Por su parte, la doctora Kimberly Santos Avilés, psicóloga clínica y directora de Director of Medication Assisted Treatment en Colorado, apuntó a que la temporada suele ser difícil para quienes batallan con su autoestima y tienen que enfrentarse a ambientes familiares en los que reina la crítica y los comentarios negativos.

“Todos esos comentarios pueden afectar la autoestima y la familia piensa que es algo normal. Muchas personas evitan o no les gusta la Navidad por eso”, dijo Santos Avilés.

¿Y el tema del suicidio y la salud mental en Navidad?

El tema del suicido es otro, que por mucho tiempo, se ha vinculado con la temporada navideña. Sin embargo, un gran estudio de la Universidad de Pennsylvania, publicado recientemente, confirma que se trata de un mito perpetuado cada año por los medios de comunicación. 

Según los hallazgos, los meses de invierno generalmente tienen tasas más bajas de suicidio.
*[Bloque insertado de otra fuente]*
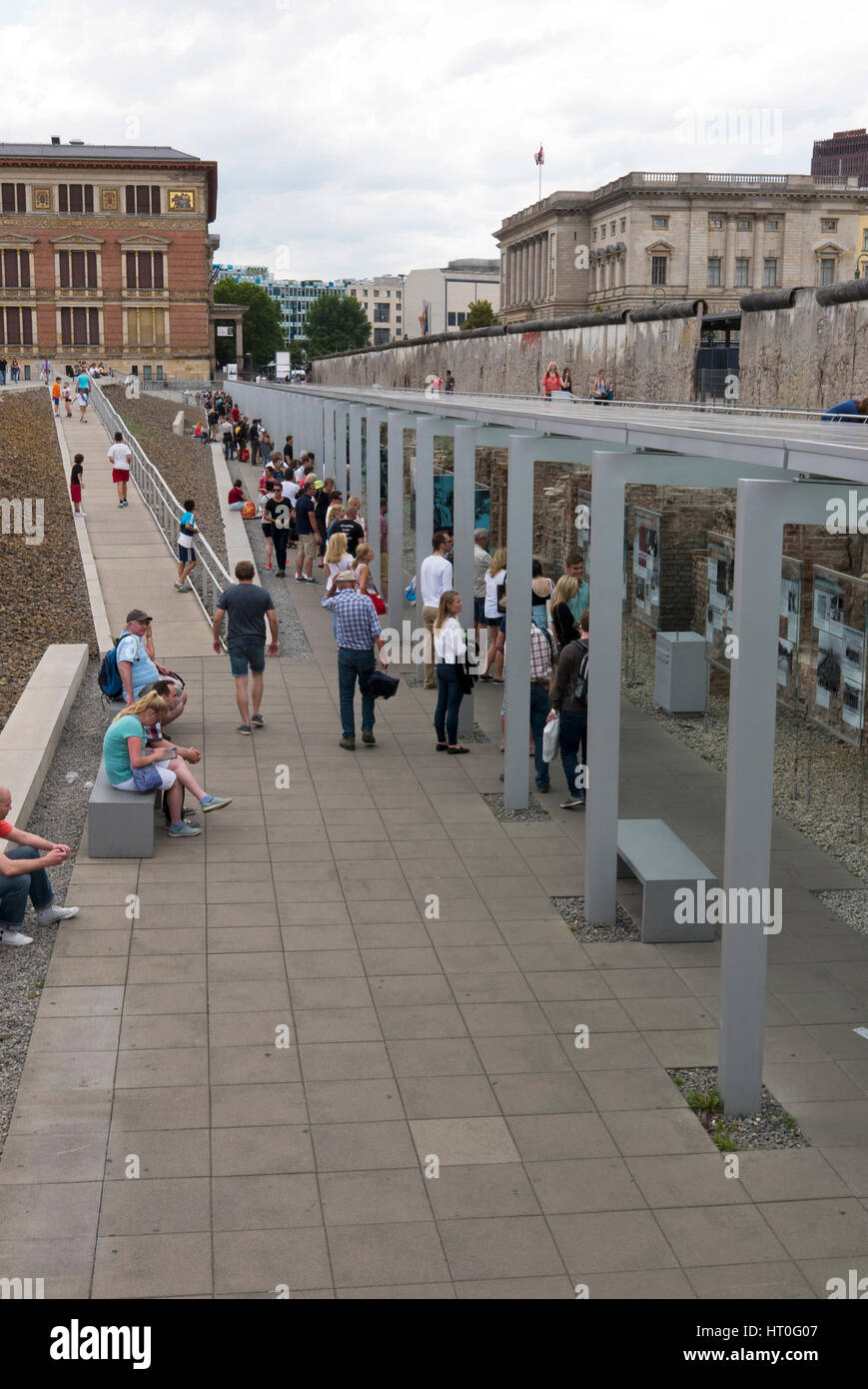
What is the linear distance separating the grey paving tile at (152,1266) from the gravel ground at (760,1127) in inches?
86.8

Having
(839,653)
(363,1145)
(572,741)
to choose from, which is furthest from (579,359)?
(363,1145)

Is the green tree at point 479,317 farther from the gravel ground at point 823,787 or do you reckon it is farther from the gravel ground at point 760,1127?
the gravel ground at point 760,1127

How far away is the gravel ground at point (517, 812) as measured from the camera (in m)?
10.3

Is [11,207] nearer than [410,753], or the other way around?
[410,753]

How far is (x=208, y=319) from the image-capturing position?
98.8m

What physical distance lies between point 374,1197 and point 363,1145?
0.40 m

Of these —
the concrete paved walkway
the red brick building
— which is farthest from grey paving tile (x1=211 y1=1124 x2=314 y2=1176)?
the red brick building

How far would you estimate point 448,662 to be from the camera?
11492 millimetres

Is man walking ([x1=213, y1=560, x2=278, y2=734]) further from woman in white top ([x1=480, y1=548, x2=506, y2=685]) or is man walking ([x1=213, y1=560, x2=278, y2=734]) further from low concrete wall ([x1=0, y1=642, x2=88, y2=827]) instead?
woman in white top ([x1=480, y1=548, x2=506, y2=685])

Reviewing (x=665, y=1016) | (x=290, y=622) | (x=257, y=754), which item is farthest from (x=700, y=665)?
(x=665, y=1016)

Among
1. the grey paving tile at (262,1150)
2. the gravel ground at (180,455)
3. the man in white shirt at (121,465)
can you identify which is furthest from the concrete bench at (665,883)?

De hecho, el año pasado, noviembre y diciembre se convirtieron en los meses más bajos del año por muertes a causa de suicidio en los Estados Unidos.

En Puerto Rico tampoco existe una tendencia consistente en el incremento de muertes por suicidio en época navideña, según la doctora María Coss, psicóloga clínica de la Comisión para la Prevención del Suicidio. 

Sin embargo, reiteró que el malestar emocional y la vulnerabilidad de la población ante situaciones psicológicas sí se puede ver en estos días y los datos de la Línea PAS plantean que algunas personas se dirigen a esta herramienta para buscar apoyo. 

La doctora Coss apuntó a que, a sabiendas que más de la mitad de la población batalla con enfermedades crónicas (un factor de riesgo para los problemas de salud mental), la época navideña no debe ser razón para desatender sus condiciones o dejar de visitar los especialistas.

“Tengamos cuidado y hagamos un balance en esta época. No podemos descuidar nuestras condiciones físicas, pues se puede afectar nuestra salud mental y emocional en el proceso”, concluyó.